The new nullification

By Hoyt Wheeler

Is South Carolina once again taking up the old Confederate cause by attempting to nullify national laws? Nullification was the theory of South Carolina’s John C. Calhoun that provided philosophical grounds for our state seceding from the United States a century and a half ago.

In the past year or so, we have seen a number of actions in this direction.

Most visibly, Attorney General Henry McMaster’s response to the new federal health law. He proposes taking legal action against the federal government to block the federal law’s application in South Carolina — to nullify it. He describes this as defending “state sovereignty.” Attorney General (and gubernatorial candidate) McMaster has said that although at one time the Soviet Union was the enemy, now “The enemy is Washington, D.C.”

Like the tea party crowd with whom he sympathizes, he is confused about what part of the S.C. heritage he’s following. It is not the “Don’t Tread on Me” flag of the American Revolution that he is waving. It is the stars and bars of the Confederacy.

Then there is the current attempt to forestall proposed federal labor legislation by amending the state’s constitution to mandate that all matters of employee representation (unions) be decided by secret ballot. It is currently federal law that an employer has the right to demand a secret ballot election if a union requests recognition. Pending in Congress is the Employee Free Choice Act, which would require an employer to recognize a union upon being presented with cards signed by a majority of employees. Although this bill has some merit, there is little chance of this particular provision being adopted.

More importantly, whatever the merits of the federal legislation, this is a matter for the national government, not the individual states, to decide. As our state legislators well know, in an area of law such as this, where the national government has lawfully acted, state action is preempted. This amendment to the state constitution would be patently unconstitutional under the U.S. Constitution.

Nowadays in our Legislature, we hear much about support for the 10th Amendment to the U.S. Constitution, which provides simply that matters not delegated to the federal government are left to the states or the people.

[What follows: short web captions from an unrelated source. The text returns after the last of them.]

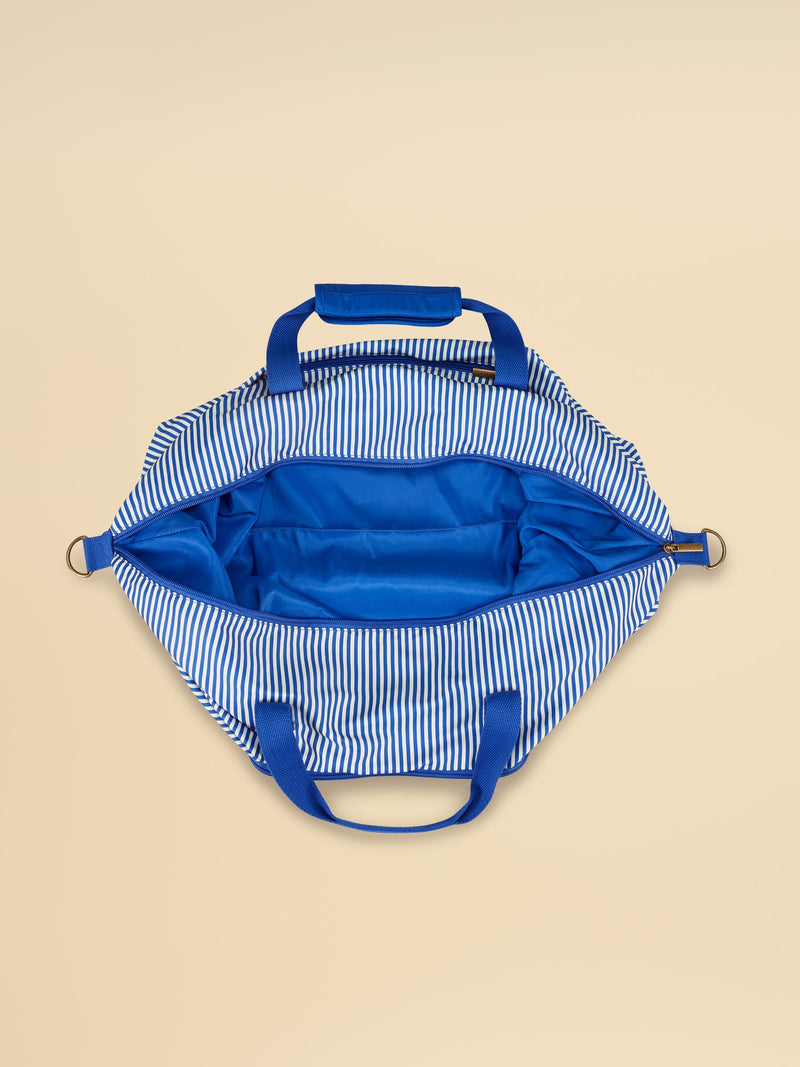 Joules Ticking Stripe duffle bag, imported from the UK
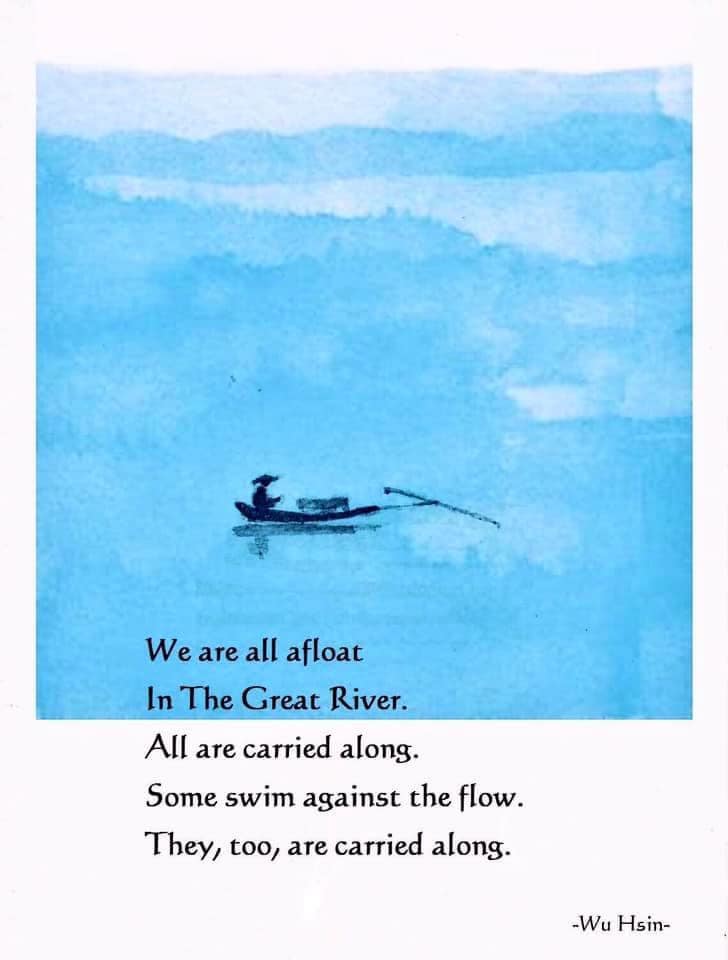 we are all afloat, in the great river, all are carried along, some swim against the flow, they too are carried along, wu hsim
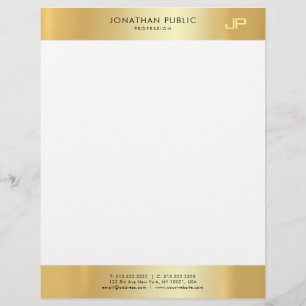 Papel Timbrado Glamor Dourado Monograma Elegante Branco Limpo Mod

In principle this is not controversial. However, a number of actions have been taken under its mantle by South Carolina and other states in the past year to assert state power against the federal government.

Our Legislature has adopted a state sovereignty resolution, or 10th Amendment resolution. State Sovereignty bills considered by some states go one step further and declare that the state must take action against federal laws that the state deems to be unconstitutional. The position of our attorney general on the federal health law is in line with these state sovereignty bills.

At a Tea Party rally in Boiling Springs, at which Attorney General McMaster spoke, a pastor from North Carolina described our president as “a proud young man who appears not to have a clue about America’s godly heritage.” A tea party organizer dressed as Tom Paine said: “I’m not calling people to arms, yet. But that may be what it comes down to at the end of 2010.” We have a congressman who shouts at our president, calling him a liar. This is in a national context where a former vice presidential candidate, Sarah Palin, tells a Southern Republican Leadership conference: “Don’t retreat. Reload.”

I, for one, do not see these extreme statements and actions as reflecting the good sense, patriotism and good will of South Carolinians. We can, and should, raise our voices and speak through the ballot to rid ourselves of those extremist public officials who have made themselves a source of embarrassment to our state.

Hoyt Wheeler is a retired university professor and attorney living in West Columbia. His publications include The Future of the American Labor Movement and Workplace Justice Without Unions.